Nacido en la borda Arago, tenía doce años entonces. Recuerda a tres detenidos maniatados y en el suelo, al sol junto al camino, un día muy caluroso, frente al cuartel de Carabineros de Eugi, a quienes se llevaron a Urtasun a confesar y a continuación ejecutaron; también a su madre, encendida, diciendo: “si tienen culpa, que los encarcelen, pero no que los maten”.

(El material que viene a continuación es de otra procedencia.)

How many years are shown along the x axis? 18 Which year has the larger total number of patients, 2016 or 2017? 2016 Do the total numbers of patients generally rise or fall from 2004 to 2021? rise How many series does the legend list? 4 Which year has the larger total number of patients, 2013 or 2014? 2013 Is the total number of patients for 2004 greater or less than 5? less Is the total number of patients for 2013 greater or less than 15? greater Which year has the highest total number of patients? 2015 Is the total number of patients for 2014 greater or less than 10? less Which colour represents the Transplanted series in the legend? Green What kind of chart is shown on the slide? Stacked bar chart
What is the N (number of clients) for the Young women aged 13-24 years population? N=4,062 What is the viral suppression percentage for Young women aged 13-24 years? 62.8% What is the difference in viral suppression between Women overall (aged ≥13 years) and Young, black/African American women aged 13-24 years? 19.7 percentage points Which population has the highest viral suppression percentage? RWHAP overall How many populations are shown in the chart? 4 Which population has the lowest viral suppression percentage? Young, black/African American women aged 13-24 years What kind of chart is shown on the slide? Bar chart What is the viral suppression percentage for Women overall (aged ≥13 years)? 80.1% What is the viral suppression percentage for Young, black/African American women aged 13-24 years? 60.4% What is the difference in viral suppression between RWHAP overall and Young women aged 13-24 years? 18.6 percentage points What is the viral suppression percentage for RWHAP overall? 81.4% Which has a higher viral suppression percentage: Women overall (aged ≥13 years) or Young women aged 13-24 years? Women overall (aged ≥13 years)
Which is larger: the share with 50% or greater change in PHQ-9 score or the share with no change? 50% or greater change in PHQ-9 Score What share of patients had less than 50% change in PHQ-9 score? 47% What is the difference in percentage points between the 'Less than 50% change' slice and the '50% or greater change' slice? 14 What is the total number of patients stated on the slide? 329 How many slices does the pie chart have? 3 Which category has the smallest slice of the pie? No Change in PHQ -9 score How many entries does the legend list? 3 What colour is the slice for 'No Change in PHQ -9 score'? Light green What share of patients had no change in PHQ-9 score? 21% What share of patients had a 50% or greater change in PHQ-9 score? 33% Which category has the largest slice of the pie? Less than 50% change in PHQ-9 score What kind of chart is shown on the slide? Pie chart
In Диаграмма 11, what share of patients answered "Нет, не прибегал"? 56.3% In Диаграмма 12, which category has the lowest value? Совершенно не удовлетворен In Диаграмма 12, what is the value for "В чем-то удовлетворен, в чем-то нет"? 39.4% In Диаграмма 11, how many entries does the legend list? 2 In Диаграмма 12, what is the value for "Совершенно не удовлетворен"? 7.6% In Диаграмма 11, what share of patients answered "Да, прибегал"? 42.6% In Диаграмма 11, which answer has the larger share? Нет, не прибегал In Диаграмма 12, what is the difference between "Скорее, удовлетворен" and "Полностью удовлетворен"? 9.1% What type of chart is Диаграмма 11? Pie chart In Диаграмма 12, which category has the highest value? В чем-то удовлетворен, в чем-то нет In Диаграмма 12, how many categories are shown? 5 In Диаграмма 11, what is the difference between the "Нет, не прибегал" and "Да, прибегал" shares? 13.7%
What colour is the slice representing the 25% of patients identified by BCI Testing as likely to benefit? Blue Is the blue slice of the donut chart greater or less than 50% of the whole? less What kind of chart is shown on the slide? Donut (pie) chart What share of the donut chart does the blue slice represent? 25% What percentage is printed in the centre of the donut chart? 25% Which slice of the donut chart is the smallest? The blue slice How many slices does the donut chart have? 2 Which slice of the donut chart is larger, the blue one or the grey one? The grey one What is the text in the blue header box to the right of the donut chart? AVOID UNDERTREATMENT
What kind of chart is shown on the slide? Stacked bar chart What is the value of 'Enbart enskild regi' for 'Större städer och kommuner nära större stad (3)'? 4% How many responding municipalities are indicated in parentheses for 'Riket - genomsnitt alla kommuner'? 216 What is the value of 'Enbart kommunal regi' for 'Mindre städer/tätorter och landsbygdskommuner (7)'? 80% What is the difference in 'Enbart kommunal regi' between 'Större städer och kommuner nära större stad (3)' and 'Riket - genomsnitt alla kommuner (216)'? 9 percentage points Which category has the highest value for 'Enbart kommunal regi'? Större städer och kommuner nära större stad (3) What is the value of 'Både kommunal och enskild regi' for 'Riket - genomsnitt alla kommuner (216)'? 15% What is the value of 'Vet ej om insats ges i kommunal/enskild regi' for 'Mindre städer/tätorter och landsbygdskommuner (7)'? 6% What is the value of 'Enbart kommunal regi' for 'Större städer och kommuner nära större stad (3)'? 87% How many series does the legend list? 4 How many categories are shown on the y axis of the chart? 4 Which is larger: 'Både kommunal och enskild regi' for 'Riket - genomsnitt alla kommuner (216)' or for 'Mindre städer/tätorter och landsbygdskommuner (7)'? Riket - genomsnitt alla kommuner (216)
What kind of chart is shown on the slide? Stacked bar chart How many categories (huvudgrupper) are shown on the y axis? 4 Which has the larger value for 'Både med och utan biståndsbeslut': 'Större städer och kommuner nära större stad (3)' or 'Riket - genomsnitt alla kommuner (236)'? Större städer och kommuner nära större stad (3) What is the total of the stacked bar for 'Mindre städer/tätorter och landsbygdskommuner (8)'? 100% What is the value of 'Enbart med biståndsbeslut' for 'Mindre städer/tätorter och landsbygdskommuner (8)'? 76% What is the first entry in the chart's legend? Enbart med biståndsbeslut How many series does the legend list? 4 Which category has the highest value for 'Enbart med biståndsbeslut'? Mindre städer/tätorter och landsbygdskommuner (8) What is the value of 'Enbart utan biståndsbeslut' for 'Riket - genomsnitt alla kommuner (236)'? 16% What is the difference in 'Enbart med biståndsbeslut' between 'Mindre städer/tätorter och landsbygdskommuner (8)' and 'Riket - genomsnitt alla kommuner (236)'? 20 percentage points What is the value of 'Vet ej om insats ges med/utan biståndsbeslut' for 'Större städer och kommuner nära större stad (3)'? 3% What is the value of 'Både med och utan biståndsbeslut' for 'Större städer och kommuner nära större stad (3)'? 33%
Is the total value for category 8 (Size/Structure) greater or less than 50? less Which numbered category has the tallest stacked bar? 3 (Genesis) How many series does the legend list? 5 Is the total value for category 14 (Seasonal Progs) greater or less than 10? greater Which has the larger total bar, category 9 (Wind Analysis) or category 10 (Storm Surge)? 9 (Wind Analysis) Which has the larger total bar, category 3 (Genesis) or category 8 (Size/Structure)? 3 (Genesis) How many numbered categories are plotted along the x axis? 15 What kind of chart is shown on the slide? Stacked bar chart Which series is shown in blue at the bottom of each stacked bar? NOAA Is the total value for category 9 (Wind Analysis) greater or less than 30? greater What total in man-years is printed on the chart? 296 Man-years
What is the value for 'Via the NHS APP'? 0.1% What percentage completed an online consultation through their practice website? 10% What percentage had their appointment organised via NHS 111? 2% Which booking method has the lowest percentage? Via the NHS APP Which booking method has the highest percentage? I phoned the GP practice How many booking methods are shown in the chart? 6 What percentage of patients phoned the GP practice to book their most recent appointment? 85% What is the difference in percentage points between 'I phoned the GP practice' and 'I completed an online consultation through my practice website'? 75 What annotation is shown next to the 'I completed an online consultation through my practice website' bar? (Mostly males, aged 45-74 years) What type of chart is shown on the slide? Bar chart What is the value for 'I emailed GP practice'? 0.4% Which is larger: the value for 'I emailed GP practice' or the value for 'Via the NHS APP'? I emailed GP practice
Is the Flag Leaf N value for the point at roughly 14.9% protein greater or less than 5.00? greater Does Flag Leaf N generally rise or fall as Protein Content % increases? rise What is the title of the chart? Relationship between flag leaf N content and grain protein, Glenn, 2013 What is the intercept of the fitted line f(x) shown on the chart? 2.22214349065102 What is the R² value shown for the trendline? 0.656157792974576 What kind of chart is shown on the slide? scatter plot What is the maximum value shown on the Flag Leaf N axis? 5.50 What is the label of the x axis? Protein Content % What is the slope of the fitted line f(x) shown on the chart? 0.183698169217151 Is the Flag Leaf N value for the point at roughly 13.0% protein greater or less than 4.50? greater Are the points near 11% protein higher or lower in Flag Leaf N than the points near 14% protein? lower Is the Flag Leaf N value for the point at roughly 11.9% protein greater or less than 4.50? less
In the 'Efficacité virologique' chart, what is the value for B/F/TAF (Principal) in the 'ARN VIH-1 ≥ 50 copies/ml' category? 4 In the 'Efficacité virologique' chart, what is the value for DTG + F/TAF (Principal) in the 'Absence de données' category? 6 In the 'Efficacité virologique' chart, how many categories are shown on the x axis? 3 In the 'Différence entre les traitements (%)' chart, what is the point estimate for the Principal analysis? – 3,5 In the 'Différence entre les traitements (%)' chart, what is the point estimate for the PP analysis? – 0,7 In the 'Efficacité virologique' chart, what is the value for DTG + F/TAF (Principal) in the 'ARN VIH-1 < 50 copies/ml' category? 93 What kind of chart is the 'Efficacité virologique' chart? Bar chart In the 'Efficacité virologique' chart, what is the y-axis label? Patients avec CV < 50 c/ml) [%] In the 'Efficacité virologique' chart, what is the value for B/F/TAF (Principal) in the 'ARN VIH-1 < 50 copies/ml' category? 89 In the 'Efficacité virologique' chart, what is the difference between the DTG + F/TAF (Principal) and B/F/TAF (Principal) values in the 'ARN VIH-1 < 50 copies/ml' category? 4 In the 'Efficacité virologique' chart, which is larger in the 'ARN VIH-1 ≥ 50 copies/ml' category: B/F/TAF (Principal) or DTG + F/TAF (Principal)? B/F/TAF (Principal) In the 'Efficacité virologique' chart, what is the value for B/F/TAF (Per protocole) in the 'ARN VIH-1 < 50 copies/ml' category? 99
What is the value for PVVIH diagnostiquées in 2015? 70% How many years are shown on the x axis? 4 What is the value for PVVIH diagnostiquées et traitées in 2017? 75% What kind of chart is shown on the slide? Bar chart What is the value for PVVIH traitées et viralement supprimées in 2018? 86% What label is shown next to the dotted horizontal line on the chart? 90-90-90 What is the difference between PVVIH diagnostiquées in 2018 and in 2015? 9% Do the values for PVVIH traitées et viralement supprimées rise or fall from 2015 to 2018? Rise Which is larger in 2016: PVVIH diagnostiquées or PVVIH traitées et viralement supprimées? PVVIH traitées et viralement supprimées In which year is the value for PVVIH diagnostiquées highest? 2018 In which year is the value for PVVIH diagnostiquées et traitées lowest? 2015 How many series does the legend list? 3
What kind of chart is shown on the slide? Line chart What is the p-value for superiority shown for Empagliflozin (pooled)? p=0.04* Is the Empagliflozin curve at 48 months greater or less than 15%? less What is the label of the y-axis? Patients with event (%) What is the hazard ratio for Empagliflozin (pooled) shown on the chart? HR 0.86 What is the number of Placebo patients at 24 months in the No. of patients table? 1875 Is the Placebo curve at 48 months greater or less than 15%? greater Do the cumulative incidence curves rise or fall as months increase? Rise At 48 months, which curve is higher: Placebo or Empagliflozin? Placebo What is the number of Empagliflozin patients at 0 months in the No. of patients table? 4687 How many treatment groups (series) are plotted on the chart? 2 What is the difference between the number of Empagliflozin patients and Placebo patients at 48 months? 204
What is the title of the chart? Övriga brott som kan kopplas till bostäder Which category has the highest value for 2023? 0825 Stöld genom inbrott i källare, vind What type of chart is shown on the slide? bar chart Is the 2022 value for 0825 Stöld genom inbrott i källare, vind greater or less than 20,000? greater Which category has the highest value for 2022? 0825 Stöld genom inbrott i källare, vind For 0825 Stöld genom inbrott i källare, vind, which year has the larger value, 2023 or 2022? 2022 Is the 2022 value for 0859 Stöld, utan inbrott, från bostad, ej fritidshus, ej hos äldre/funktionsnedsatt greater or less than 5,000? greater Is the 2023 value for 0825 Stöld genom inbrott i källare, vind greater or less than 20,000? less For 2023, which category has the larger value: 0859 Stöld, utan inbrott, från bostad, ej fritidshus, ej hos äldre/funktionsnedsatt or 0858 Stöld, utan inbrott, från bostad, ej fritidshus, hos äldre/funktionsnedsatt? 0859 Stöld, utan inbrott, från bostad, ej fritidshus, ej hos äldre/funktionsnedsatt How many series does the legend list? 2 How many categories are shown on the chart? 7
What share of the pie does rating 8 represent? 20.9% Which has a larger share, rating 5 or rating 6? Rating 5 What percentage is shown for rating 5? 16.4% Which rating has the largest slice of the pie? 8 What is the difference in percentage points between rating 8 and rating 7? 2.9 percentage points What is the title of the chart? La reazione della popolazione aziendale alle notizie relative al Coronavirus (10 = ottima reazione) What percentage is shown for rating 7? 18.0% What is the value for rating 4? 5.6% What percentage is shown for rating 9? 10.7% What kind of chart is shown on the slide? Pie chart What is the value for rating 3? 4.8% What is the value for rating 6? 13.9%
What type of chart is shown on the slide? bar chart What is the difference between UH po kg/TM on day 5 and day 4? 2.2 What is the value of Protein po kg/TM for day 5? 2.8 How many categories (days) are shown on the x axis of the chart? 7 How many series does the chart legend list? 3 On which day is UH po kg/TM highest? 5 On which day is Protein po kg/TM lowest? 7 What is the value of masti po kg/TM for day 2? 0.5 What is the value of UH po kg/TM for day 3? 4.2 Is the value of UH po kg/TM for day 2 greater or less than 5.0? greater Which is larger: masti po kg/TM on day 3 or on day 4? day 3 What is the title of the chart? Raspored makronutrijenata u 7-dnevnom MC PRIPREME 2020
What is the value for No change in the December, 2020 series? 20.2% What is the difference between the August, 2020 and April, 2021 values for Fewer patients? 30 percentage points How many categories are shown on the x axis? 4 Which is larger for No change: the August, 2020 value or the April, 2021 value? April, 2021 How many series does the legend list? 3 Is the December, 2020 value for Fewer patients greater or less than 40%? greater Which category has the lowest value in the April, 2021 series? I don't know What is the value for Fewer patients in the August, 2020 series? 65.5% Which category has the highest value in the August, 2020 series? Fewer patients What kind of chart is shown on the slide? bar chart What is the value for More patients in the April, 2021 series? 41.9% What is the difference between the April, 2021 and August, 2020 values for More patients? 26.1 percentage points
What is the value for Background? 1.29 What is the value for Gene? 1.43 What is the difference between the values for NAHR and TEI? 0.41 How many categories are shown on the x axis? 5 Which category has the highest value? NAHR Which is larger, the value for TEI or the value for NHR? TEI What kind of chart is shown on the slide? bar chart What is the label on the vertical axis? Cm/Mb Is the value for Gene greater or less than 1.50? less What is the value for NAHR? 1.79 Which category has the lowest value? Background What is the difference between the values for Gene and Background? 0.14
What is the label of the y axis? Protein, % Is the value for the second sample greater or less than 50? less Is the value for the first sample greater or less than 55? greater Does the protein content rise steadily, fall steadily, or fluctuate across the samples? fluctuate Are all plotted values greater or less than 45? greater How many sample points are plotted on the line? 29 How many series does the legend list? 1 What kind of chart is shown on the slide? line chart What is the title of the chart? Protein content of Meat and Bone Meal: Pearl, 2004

Como niños, prestaban atención a todos los acontecimientos de aquellos días y quedaron grabados en su memoria. Sobre el fusilado en Iroxo, tiene duda de si los armados que salieron del cuartel con el preso eran dos o tres, pero asegura que uno de ellos, era un militar de graduación y lo diferencia de otro teniente carlista –con sus tres flores de lis- que no quiso intervenir en la ejecución, según conversación que escuchaban. El preso iba maniatado y vestía de buzo y con gorra, ambas en color azul. Solían ir a ver los túmulos donde estaban enterrados los fusilados, en su caso, antes de ingresar en el Seminario (1939-1951). El de Iroxo, en una zona de enebros camino a la borda Arago – coincidente con el marcado por F. Sotro-. El de Zokolu, del que supo que era gallego de origen y en cuyo enterramiento participó el dueño de la borda Iruzelai.